[Records contained in a dataset]
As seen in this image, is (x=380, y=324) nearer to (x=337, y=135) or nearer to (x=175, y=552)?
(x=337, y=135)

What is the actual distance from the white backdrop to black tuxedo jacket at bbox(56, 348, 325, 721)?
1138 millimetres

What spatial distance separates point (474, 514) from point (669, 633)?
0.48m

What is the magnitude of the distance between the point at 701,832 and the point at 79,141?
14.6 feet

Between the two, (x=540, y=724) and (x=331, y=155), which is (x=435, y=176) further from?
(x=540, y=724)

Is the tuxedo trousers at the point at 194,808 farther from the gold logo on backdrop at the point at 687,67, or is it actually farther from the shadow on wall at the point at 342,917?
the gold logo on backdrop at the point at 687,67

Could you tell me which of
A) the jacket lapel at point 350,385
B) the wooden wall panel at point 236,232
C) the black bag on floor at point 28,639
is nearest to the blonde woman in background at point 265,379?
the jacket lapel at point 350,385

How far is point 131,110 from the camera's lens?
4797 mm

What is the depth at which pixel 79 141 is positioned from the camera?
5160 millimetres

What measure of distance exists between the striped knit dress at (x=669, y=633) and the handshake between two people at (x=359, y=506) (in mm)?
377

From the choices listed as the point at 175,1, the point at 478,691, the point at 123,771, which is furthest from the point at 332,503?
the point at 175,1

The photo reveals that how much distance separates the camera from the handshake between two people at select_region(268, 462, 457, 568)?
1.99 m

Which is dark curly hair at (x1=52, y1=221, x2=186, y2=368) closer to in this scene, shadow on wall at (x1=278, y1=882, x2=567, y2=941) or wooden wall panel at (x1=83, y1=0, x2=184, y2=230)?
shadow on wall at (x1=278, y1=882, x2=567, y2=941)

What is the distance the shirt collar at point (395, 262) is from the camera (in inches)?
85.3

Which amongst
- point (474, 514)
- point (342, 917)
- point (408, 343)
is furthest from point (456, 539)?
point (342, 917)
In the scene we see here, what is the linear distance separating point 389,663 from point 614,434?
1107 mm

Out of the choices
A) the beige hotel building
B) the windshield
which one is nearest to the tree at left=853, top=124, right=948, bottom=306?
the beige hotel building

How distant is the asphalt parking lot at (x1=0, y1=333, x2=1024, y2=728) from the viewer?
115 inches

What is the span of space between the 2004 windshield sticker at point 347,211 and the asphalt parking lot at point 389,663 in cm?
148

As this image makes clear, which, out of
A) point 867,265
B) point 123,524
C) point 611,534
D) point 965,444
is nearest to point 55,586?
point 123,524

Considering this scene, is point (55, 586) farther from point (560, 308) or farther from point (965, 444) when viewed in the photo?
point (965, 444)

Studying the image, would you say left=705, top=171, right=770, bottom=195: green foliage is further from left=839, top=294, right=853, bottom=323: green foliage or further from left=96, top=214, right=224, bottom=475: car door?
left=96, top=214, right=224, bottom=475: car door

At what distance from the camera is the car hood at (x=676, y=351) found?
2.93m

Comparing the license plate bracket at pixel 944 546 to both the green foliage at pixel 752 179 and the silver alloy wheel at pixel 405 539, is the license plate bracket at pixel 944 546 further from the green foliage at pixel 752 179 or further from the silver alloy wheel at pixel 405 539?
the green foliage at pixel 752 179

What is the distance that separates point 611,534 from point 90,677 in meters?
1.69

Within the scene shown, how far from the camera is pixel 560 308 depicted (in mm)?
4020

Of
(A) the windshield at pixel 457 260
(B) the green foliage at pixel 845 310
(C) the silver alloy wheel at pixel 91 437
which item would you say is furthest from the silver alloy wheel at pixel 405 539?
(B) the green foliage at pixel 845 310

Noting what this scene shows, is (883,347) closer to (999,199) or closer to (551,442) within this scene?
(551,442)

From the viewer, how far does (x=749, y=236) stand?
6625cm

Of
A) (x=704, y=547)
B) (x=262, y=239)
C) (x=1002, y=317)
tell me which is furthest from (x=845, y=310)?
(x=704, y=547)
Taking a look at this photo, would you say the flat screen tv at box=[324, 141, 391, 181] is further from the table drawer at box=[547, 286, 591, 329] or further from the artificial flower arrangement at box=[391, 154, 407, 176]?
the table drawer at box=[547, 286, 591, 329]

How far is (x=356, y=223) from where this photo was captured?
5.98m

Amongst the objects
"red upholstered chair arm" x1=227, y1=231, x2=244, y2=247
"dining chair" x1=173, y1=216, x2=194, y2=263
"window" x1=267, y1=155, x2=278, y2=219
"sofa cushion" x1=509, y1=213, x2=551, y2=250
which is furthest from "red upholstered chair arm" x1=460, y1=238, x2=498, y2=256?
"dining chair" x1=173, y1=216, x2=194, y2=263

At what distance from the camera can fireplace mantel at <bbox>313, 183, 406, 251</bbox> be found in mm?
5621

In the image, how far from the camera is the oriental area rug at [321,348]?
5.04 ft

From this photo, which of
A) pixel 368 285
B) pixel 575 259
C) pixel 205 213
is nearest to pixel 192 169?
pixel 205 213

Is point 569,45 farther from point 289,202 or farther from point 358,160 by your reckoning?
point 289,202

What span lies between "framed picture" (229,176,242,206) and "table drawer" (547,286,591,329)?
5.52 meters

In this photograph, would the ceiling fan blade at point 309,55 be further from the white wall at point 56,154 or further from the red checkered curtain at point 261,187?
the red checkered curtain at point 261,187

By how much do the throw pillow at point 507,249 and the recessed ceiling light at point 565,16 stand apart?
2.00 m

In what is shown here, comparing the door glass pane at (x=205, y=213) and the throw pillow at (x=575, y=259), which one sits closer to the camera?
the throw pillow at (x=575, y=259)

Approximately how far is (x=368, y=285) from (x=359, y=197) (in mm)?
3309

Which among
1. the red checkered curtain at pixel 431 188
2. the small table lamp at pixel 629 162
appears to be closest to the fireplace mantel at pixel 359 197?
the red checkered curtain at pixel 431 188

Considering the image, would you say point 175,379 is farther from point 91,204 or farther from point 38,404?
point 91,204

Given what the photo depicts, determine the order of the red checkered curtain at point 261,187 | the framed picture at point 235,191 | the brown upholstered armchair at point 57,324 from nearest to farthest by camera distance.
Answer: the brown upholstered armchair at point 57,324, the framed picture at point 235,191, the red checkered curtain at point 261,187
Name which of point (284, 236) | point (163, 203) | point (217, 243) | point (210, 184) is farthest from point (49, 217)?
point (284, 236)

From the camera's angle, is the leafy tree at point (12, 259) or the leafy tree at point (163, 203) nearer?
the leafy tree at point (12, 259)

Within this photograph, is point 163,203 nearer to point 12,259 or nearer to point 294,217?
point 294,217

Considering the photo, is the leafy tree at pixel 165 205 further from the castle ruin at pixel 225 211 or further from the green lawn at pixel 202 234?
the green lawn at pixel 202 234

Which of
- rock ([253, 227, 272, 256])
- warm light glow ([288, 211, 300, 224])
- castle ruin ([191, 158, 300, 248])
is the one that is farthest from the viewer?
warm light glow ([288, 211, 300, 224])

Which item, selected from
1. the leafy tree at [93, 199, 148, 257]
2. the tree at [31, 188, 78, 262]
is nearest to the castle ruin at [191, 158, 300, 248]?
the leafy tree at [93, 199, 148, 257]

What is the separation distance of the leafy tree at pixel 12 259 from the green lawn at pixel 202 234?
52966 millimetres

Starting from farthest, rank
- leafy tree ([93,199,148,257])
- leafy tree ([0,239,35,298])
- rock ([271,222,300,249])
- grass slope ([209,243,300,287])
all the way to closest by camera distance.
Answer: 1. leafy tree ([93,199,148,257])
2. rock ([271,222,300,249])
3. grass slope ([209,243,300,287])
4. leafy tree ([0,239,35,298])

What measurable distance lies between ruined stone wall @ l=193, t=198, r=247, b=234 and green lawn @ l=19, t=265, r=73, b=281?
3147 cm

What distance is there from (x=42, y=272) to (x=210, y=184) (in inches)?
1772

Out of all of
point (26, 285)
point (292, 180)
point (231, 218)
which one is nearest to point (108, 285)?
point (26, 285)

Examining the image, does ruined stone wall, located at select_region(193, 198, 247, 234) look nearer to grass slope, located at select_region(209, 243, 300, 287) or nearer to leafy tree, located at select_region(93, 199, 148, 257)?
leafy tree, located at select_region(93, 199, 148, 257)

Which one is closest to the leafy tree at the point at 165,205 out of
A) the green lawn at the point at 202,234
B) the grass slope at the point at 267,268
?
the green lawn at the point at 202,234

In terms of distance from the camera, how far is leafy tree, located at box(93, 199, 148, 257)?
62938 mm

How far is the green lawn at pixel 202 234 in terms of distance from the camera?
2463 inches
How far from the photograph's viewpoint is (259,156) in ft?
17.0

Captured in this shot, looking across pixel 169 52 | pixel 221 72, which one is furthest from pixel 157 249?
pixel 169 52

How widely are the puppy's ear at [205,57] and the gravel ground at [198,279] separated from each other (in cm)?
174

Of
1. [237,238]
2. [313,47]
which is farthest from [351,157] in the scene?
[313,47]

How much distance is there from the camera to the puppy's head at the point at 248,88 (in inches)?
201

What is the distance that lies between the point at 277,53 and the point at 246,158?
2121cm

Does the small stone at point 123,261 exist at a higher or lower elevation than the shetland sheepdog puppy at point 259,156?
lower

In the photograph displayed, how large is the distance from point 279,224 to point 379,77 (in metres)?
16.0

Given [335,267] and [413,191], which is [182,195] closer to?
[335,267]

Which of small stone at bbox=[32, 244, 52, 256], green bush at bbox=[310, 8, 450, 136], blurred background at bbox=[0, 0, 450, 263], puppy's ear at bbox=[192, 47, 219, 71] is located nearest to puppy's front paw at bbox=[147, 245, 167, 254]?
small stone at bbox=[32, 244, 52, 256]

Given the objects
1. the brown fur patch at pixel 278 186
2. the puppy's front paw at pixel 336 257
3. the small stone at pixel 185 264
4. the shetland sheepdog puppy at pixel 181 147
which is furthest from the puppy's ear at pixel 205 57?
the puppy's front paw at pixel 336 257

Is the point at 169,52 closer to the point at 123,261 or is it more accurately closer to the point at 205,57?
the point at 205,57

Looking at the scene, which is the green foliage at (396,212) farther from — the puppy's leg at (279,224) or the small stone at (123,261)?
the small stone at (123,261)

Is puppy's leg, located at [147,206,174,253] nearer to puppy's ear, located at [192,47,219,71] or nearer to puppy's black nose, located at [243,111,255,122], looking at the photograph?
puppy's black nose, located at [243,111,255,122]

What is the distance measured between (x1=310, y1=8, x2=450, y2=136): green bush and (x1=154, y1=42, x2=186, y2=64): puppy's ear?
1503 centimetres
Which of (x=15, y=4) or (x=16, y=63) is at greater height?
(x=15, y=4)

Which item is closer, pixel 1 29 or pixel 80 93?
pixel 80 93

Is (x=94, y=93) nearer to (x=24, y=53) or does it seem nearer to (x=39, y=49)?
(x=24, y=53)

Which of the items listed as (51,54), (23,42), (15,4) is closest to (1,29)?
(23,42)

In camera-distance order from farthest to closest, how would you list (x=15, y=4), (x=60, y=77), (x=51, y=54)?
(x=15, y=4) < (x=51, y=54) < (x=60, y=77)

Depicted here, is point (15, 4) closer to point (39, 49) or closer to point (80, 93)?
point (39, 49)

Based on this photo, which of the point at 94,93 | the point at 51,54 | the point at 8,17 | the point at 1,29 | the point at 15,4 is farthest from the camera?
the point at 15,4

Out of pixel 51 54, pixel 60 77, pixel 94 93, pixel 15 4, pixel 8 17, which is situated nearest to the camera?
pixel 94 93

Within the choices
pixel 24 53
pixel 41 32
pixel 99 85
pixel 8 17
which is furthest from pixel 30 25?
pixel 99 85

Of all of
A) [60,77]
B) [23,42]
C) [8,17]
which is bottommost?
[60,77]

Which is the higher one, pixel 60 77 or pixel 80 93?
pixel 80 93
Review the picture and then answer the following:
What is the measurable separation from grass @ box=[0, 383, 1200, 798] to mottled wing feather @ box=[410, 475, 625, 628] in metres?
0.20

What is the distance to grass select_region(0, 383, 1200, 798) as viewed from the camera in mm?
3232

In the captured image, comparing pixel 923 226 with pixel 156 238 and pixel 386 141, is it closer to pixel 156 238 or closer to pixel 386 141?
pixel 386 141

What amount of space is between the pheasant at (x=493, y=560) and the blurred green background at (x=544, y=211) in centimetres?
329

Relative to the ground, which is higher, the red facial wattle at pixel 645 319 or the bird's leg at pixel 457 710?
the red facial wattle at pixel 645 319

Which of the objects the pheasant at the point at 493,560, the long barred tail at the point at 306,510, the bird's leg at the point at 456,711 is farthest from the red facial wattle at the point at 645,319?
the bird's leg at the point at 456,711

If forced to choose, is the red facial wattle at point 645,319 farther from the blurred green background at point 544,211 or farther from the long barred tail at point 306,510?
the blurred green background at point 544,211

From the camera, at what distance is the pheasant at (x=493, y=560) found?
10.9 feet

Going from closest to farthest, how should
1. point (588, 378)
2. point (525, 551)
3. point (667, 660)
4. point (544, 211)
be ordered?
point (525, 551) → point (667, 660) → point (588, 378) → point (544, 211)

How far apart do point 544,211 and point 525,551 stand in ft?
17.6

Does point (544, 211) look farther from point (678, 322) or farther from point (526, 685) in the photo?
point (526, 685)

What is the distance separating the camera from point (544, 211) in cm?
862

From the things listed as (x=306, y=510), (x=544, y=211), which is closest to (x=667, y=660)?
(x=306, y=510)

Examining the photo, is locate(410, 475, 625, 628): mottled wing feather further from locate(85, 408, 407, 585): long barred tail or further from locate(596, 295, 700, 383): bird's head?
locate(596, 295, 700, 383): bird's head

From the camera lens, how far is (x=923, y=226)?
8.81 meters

## Set problem:
Repeat only the stretch of lines that begins at the line containing "What amount of" and ends at the last line above, both included.

## Output of the task:
What amount of space is between the pheasant at (x=493, y=560) and the blurred green background at (x=544, y=211) in centimetres?
329

Relative to the ground, which is higher, the red facial wattle at pixel 645 319 or the bird's leg at pixel 457 710?
the red facial wattle at pixel 645 319

Which of the objects the pheasant at the point at 493,560, the long barred tail at the point at 306,510, the bird's leg at the point at 456,711 is farthest from the red facial wattle at the point at 645,319?
the bird's leg at the point at 456,711

If forced to choose, is the red facial wattle at point 645,319 farther from the blurred green background at point 544,211 or farther from the long barred tail at point 306,510?
the blurred green background at point 544,211

From the camera, at what distance is the pheasant at (x=493, y=560) found?
10.9 feet

Going from closest to farthest, how should
1. point (588, 378)
2. point (525, 551)
3. point (667, 660)
4. point (544, 211)
be ordered?
point (525, 551) → point (667, 660) → point (588, 378) → point (544, 211)

How far apart do point 544,211 and point 525,551 stand in ft?
17.6

Does point (544, 211) look farther from point (678, 322) or farther from point (526, 685) in the photo?
point (526, 685)

What is the distance separating the camera from point (544, 211) in cm?
862

From the things listed as (x=306, y=510), (x=544, y=211), which is closest to (x=667, y=660)?
(x=306, y=510)

Examining the photo, is locate(410, 475, 625, 628): mottled wing feather further from locate(85, 408, 407, 585): long barred tail or further from locate(596, 295, 700, 383): bird's head?
locate(596, 295, 700, 383): bird's head

From the camera lens, how far is (x=923, y=226)?
8.81 meters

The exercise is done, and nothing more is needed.